::: RECORD SET :::

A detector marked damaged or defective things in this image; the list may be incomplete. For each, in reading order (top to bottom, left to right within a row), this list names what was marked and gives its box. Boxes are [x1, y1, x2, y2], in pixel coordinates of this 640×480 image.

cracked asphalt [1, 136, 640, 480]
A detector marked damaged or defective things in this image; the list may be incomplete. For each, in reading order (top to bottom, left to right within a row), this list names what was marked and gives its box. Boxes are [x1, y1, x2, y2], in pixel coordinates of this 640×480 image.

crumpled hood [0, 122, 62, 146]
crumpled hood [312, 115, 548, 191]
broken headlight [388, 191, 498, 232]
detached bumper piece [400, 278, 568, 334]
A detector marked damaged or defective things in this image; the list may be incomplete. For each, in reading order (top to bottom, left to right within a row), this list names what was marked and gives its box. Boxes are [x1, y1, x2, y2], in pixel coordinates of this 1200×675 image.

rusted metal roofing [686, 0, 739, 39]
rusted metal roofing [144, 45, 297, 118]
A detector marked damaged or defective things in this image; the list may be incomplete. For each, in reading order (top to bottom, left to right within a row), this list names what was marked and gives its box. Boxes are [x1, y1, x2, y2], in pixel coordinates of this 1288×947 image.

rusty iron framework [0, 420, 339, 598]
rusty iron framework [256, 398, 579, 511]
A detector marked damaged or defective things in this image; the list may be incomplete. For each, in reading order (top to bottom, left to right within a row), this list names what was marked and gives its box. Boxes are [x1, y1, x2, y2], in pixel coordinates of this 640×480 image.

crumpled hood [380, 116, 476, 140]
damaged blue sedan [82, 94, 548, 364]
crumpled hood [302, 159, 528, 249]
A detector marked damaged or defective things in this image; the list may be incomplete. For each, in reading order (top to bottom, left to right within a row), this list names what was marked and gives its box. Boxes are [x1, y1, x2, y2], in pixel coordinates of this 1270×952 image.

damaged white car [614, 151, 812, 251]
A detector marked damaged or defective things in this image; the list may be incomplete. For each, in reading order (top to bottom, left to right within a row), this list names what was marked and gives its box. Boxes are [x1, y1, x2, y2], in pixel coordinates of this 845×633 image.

:::

### [SHORT PROBLEM]
Rewrite the lines above as a Markdown table with two columns, No. and Text, numbering each row and leaving out the blank lines.

### [ANSWER TO THIS EXERCISE]
| No. | Text |
|---|---|
| 1 | A detector marked damaged or defective things in this image; the list may be incomplete. For each, in reading order (top to bottom, left to right within a row), this list names what was marked and gives its box. Boxes are [x1, y1, x2, y2], in pixel coordinates of this 640×480 image. |
| 2 | cracked asphalt [1, 136, 640, 480] |
| 3 | A detector marked damaged or defective things in this image; the list may be incomplete. For each, in reading order (top to bottom, left to right within a row), this list names what was marked and gives its box. Boxes are [x1, y1, x2, y2], in pixel coordinates of this 640×480 image. |
| 4 | crumpled hood [0, 122, 62, 146] |
| 5 | crumpled hood [312, 115, 548, 191] |
| 6 | broken headlight [388, 191, 498, 232] |
| 7 | detached bumper piece [400, 278, 568, 334] |
| 8 | A detector marked damaged or defective things in this image; the list may be incomplete. For each, in reading order (top to bottom, left to right within a row), this list names what was marked and gives its box. Boxes are [x1, y1, x2, y2], in pixel coordinates of this 1200×675 image. |
| 9 | rusted metal roofing [686, 0, 739, 39] |
| 10 | rusted metal roofing [144, 45, 297, 118] |
| 11 | A detector marked damaged or defective things in this image; the list may be incomplete. For each, in reading order (top to bottom, left to right within a row), this list names what was marked and gives its box. Boxes are [x1, y1, x2, y2], in pixel coordinates of this 1288×947 image. |
| 12 | rusty iron framework [0, 420, 339, 598] |
| 13 | rusty iron framework [256, 398, 579, 511] |
| 14 | A detector marked damaged or defective things in this image; the list may be incomplete. For each, in reading order (top to bottom, left to right within a row), this list names what was marked and gives its box. Boxes are [x1, y1, x2, y2], in pixel coordinates of this 640×480 image. |
| 15 | crumpled hood [380, 116, 476, 140] |
| 16 | damaged blue sedan [82, 94, 548, 364] |
| 17 | crumpled hood [302, 159, 528, 249] |
| 18 | A detector marked damaged or defective things in this image; the list may be incomplete. For each, in reading order (top to bottom, left to right within a row), this list names what was marked and gives its box. Boxes are [x1, y1, x2, y2], in pixel coordinates of this 1270×952 image. |
| 19 | damaged white car [614, 151, 812, 251] |
| 20 | A detector marked damaged or defective things in this image; the list may be incomplete. For each, in reading order (top to bottom, left to right within a row), this list names what was marked and gives its box. Boxes are [x1, y1, x2, y2], in pixel coordinates of this 845×633 image. |